## Détails du problème
Recopiez les données en remplaçant partout « pavement » par « sidewalk » et sans rien changer d'autre. Ne reproduisez pas les images.

**** Liste des entrées ****

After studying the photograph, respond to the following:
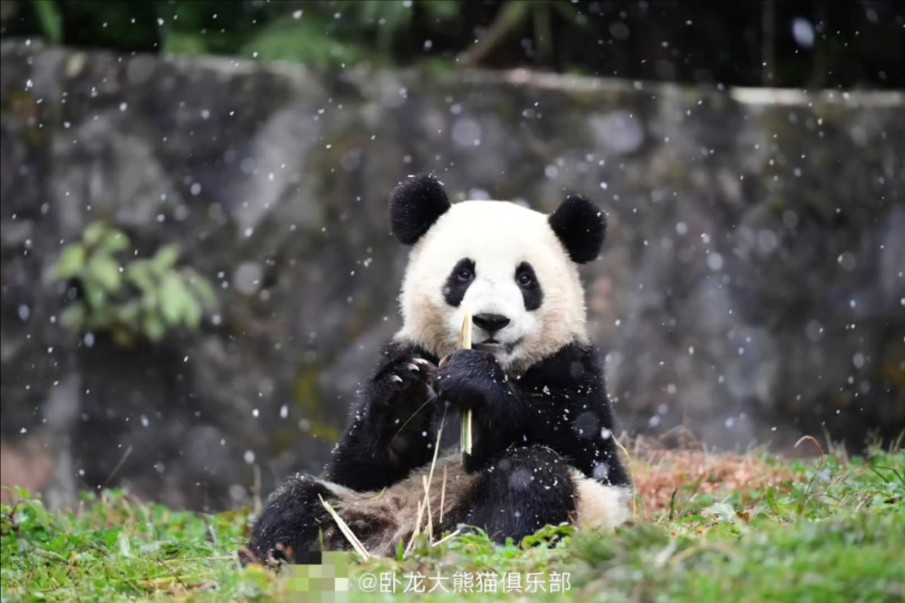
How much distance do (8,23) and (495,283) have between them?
277 inches

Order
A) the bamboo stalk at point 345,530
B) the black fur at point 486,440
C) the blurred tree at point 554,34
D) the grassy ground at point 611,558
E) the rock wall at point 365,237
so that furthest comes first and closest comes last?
1. the blurred tree at point 554,34
2. the rock wall at point 365,237
3. the black fur at point 486,440
4. the bamboo stalk at point 345,530
5. the grassy ground at point 611,558

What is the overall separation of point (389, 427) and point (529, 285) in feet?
3.13

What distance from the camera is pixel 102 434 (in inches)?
387

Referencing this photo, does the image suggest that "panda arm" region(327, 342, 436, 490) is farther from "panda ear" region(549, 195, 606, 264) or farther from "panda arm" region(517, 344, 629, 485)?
"panda ear" region(549, 195, 606, 264)

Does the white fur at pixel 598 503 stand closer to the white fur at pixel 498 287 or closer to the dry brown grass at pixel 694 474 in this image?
the dry brown grass at pixel 694 474

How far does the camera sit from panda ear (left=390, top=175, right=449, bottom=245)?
5.82 m

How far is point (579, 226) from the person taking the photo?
5.82 metres

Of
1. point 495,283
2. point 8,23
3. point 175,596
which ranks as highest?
point 8,23

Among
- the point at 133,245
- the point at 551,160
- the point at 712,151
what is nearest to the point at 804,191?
the point at 712,151

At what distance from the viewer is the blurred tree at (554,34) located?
10805 millimetres

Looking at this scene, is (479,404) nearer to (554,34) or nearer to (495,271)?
(495,271)

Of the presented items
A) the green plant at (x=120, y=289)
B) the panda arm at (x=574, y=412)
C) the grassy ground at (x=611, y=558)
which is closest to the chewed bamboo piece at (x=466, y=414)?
the panda arm at (x=574, y=412)

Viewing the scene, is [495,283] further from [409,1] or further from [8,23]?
[8,23]

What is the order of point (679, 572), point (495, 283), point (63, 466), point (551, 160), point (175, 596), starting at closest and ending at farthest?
point (679, 572), point (175, 596), point (495, 283), point (63, 466), point (551, 160)
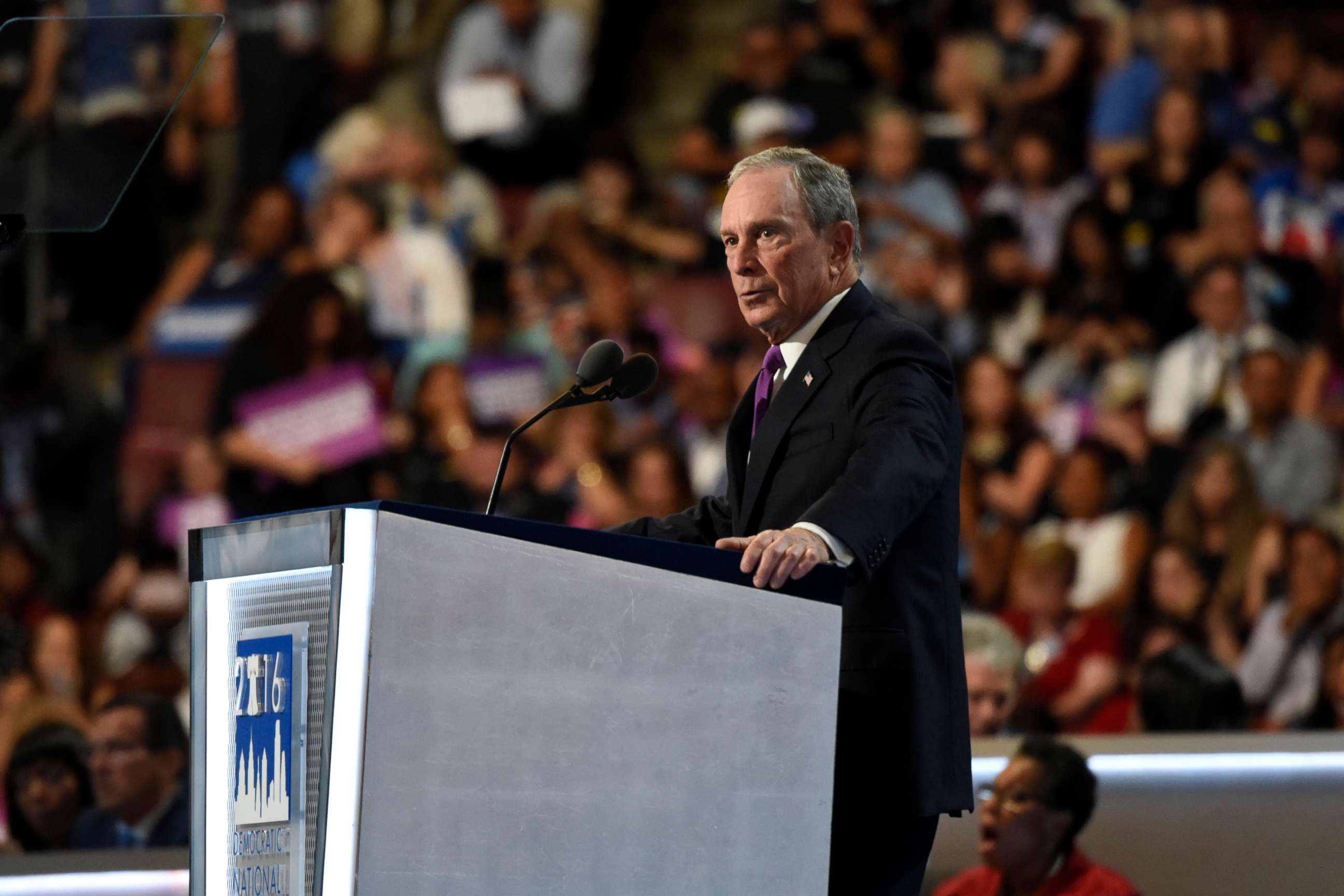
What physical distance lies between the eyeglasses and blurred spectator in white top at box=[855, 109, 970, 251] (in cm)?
337

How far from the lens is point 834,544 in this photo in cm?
197

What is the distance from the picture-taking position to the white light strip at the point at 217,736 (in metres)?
2.05

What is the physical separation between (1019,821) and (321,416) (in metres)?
3.59

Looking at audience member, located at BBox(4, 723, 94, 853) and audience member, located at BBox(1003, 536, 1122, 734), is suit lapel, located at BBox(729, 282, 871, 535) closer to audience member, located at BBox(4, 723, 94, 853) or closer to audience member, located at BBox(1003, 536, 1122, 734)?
audience member, located at BBox(4, 723, 94, 853)

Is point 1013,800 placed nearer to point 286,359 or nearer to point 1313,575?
point 1313,575

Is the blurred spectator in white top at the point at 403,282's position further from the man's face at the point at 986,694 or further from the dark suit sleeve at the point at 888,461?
the dark suit sleeve at the point at 888,461

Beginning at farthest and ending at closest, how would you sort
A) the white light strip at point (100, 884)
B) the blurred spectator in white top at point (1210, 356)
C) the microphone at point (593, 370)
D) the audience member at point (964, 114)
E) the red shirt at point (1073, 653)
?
the audience member at point (964, 114)
the blurred spectator in white top at point (1210, 356)
the red shirt at point (1073, 653)
the white light strip at point (100, 884)
the microphone at point (593, 370)

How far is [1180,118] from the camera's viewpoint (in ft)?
20.4

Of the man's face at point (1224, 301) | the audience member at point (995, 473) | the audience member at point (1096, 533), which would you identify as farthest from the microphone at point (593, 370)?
the man's face at point (1224, 301)

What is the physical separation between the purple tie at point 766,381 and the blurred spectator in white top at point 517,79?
15.8 feet

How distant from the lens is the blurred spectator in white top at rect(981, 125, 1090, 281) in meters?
6.33

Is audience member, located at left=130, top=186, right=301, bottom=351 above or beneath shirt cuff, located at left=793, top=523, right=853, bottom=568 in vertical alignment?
above

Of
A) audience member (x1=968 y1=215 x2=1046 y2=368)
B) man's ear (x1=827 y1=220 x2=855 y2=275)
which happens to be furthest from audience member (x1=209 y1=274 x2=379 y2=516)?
man's ear (x1=827 y1=220 x2=855 y2=275)

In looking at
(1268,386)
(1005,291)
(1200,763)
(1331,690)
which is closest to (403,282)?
(1005,291)
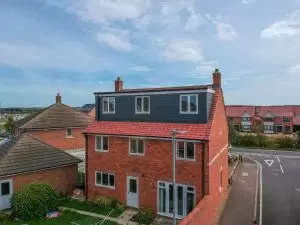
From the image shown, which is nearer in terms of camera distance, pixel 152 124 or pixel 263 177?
pixel 152 124

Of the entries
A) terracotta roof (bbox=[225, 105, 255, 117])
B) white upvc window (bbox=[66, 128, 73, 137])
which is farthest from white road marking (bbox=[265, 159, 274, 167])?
terracotta roof (bbox=[225, 105, 255, 117])

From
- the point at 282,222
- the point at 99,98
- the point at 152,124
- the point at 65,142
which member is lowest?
the point at 282,222

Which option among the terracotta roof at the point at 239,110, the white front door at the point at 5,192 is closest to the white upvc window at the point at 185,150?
the white front door at the point at 5,192

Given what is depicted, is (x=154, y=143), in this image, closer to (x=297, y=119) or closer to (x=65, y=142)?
(x=65, y=142)

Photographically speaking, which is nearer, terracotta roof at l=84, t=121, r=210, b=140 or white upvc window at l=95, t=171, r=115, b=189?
terracotta roof at l=84, t=121, r=210, b=140

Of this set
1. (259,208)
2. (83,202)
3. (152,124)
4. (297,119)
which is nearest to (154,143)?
(152,124)

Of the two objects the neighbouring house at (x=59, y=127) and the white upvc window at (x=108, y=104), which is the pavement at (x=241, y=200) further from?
the neighbouring house at (x=59, y=127)

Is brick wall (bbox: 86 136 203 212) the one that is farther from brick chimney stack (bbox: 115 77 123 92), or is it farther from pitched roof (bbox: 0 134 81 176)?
brick chimney stack (bbox: 115 77 123 92)
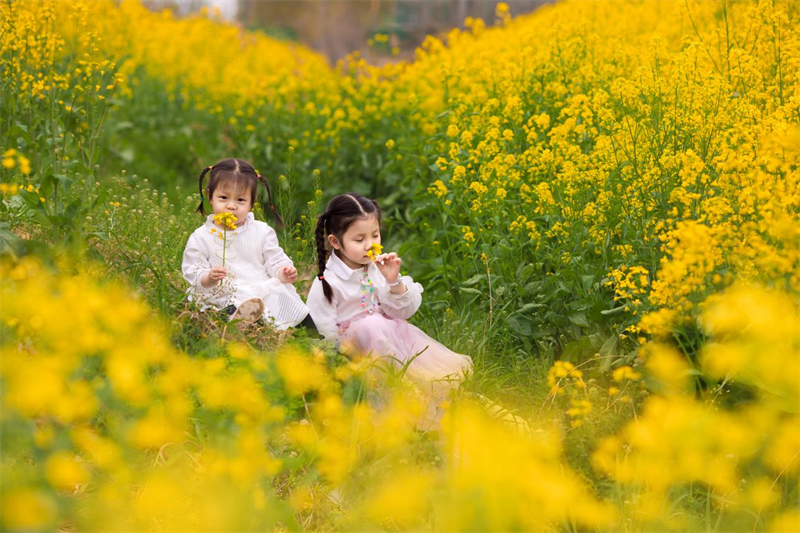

****

## Réponse attendue
After studying the photograph, respond to the following:
How much distance do (8,23) and (495,283) have between them?
277 inches

Order
A) the bamboo stalk at point 345,530
B) the black fur at point 486,440
C) the blurred tree at point 554,34
D) the grassy ground at point 611,558
E) the rock wall at point 365,237
so that furthest comes first and closest comes last?
1. the blurred tree at point 554,34
2. the rock wall at point 365,237
3. the black fur at point 486,440
4. the bamboo stalk at point 345,530
5. the grassy ground at point 611,558

What is the overall separation of point (389, 427) and point (529, 285) in feet?
3.13

What distance from the camera is pixel 102 434 (in inches)?
387

Referencing this photo, does the image suggest that "panda arm" region(327, 342, 436, 490) is farther from "panda ear" region(549, 195, 606, 264) or farther from "panda arm" region(517, 344, 629, 485)?
"panda ear" region(549, 195, 606, 264)

Does the white fur at pixel 598 503 stand closer to the white fur at pixel 498 287 or closer to the dry brown grass at pixel 694 474 in this image?
the dry brown grass at pixel 694 474

How far does the camera sit from panda ear (left=390, top=175, right=449, bottom=245)?
5.82 m

How far is point (579, 226) from the person taking the photo?
5.82 metres

Of
1. point 495,283
2. point 8,23
3. point 175,596
which ranks as highest?
point 8,23

Among
- the point at 133,245
- the point at 551,160
- the point at 712,151
what is nearest to the point at 804,191?
the point at 712,151

At what distance from the viewer is the blurred tree at (554,34) located?
10805 millimetres

Looking at this scene, is (479,404) nearer to (554,34) or nearer to (495,271)?
(495,271)

Of the presented items
A) the green plant at (x=120, y=289)
B) the panda arm at (x=574, y=412)
C) the grassy ground at (x=611, y=558)
which is closest to the chewed bamboo piece at (x=466, y=414)?
the panda arm at (x=574, y=412)

Viewing the scene, is [495,283] further from [409,1] or further from [8,23]?
[8,23]

What is the order of point (679, 572), point (495, 283), point (63, 466), point (551, 160), point (175, 596), starting at closest and ending at farthest?
point (679, 572), point (175, 596), point (495, 283), point (63, 466), point (551, 160)
What physical distance lies between the eyeglasses and blurred spectator in white top at box=[855, 109, 970, 251] (in cm)?
337

How far from the lens is point 834,544 in this photo in cm?
197

What is the distance from the picture-taking position to the white light strip at the point at 217,736 (in metres)?
2.05

What is the physical separation between (1019,821) and (321,416) (in metres)?
3.59

Looking at audience member, located at BBox(4, 723, 94, 853) and audience member, located at BBox(1003, 536, 1122, 734), is suit lapel, located at BBox(729, 282, 871, 535) closer to audience member, located at BBox(4, 723, 94, 853) or closer to audience member, located at BBox(1003, 536, 1122, 734)?
audience member, located at BBox(4, 723, 94, 853)

Is point 1013,800 placed nearer to point 286,359 or nearer to point 1313,575?
point 1313,575

Is the blurred spectator in white top at the point at 403,282's position further from the man's face at the point at 986,694 or further from the dark suit sleeve at the point at 888,461?
the dark suit sleeve at the point at 888,461

Beginning at farthest and ending at closest, how would you sort
A) the white light strip at point (100, 884)
B) the blurred spectator in white top at point (1210, 356)
C) the microphone at point (593, 370)
D) the audience member at point (964, 114)
E) the red shirt at point (1073, 653)
?
the audience member at point (964, 114)
the blurred spectator in white top at point (1210, 356)
the red shirt at point (1073, 653)
the white light strip at point (100, 884)
the microphone at point (593, 370)

How far is [1180,118] from the camera's viewpoint (in ft)?
20.4

Of the man's face at point (1224, 301) | the audience member at point (995, 473) | the audience member at point (1096, 533), which would you identify as farthest from the microphone at point (593, 370)?
the man's face at point (1224, 301)

What is the physical separation between the purple tie at point 766,381 and the blurred spectator in white top at point 517,79?
15.8 feet

How distant from the lens is the blurred spectator in white top at rect(981, 125, 1090, 281) in meters?
6.33

Is audience member, located at left=130, top=186, right=301, bottom=351 above or beneath shirt cuff, located at left=793, top=523, right=853, bottom=568 in vertical alignment?
above

Of
A) audience member (x1=968 y1=215 x2=1046 y2=368)
B) man's ear (x1=827 y1=220 x2=855 y2=275)
which happens to be furthest from audience member (x1=209 y1=274 x2=379 y2=516)?
man's ear (x1=827 y1=220 x2=855 y2=275)

In looking at
(1268,386)
(1005,291)
(1200,763)
(1331,690)
which is closest to (403,282)?
(1005,291)
From the image shown, which is nearer in terms of camera distance, pixel 152 124 or pixel 263 177?
pixel 152 124

Of the entries
A) terracotta roof (bbox=[225, 105, 255, 117])
B) white upvc window (bbox=[66, 128, 73, 137])
which is farthest from white road marking (bbox=[265, 159, 274, 167])?
terracotta roof (bbox=[225, 105, 255, 117])

From
- the point at 282,222
- the point at 99,98
- the point at 152,124
- the point at 65,142
which member is lowest?
the point at 282,222

Which option among the terracotta roof at the point at 239,110, the white front door at the point at 5,192 is closest to the white upvc window at the point at 185,150?
the white front door at the point at 5,192

Given what is depicted, is (x=154, y=143), in this image, closer to (x=297, y=119) or closer to (x=65, y=142)?
(x=65, y=142)

Photographically speaking, which is nearer, terracotta roof at l=84, t=121, r=210, b=140 or white upvc window at l=95, t=171, r=115, b=189?
terracotta roof at l=84, t=121, r=210, b=140

Of this set
1. (259,208)
2. (83,202)
3. (152,124)
4. (297,119)
which is nearest to (154,143)?
(152,124)

Of the two objects the neighbouring house at (x=59, y=127) and the white upvc window at (x=108, y=104), which is the sidewalk at (x=241, y=200) further from?
the neighbouring house at (x=59, y=127)

Is brick wall (bbox: 86 136 203 212) the one that is farther from brick chimney stack (bbox: 115 77 123 92), or is it farther from pitched roof (bbox: 0 134 81 176)?
brick chimney stack (bbox: 115 77 123 92)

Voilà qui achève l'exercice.